## What is being asked
Within the entries that follow, show each line where the word "level" occurs.

## Saved data entries

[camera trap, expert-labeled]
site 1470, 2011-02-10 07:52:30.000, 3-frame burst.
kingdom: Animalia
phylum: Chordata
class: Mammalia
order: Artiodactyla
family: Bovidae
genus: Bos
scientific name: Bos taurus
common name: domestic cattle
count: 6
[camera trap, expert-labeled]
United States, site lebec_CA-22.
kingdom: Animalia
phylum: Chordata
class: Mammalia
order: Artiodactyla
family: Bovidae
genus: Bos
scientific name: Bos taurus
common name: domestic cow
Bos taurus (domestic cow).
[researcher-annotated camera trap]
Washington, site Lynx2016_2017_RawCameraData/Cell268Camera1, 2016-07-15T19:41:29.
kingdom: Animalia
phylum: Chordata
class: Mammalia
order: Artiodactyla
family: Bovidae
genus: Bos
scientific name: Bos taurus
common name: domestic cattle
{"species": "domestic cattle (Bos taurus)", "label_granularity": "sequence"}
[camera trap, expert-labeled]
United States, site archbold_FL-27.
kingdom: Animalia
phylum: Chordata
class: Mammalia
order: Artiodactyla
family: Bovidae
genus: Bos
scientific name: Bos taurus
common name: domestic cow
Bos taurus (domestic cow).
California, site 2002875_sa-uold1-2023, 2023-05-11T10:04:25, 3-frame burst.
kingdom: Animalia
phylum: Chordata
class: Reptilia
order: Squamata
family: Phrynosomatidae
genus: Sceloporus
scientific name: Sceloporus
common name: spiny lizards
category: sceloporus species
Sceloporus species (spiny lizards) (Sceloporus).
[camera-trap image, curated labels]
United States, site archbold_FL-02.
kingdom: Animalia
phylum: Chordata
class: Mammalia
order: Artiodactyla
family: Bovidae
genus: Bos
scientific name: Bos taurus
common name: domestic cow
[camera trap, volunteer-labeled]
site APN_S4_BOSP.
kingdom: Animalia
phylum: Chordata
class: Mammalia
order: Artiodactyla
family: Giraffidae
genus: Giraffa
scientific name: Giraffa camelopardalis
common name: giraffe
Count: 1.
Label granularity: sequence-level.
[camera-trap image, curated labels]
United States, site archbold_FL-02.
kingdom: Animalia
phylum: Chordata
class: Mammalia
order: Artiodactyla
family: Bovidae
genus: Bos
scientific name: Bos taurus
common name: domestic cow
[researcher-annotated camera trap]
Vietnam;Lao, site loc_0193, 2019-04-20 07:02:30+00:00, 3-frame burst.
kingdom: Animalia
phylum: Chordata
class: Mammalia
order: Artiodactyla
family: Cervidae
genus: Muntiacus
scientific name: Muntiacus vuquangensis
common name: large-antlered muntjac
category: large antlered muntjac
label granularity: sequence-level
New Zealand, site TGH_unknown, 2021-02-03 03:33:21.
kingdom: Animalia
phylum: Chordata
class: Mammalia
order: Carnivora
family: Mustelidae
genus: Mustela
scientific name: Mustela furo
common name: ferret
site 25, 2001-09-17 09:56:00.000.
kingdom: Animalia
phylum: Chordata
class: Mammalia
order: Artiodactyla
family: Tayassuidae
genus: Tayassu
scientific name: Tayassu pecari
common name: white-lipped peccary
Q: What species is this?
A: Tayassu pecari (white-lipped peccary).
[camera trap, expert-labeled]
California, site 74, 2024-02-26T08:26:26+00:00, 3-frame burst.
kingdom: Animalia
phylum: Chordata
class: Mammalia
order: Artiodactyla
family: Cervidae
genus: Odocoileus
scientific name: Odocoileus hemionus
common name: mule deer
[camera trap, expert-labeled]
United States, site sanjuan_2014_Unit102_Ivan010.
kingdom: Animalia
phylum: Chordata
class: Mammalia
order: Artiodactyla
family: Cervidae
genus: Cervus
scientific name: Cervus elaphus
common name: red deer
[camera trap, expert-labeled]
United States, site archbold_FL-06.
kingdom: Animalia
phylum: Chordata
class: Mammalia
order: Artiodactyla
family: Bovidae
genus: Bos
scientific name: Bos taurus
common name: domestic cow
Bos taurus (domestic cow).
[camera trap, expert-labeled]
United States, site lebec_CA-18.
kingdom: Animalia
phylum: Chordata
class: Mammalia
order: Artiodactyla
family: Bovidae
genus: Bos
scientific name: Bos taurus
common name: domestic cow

## Solution below
Label granularity: sequence-level.
label granularity: sequence-level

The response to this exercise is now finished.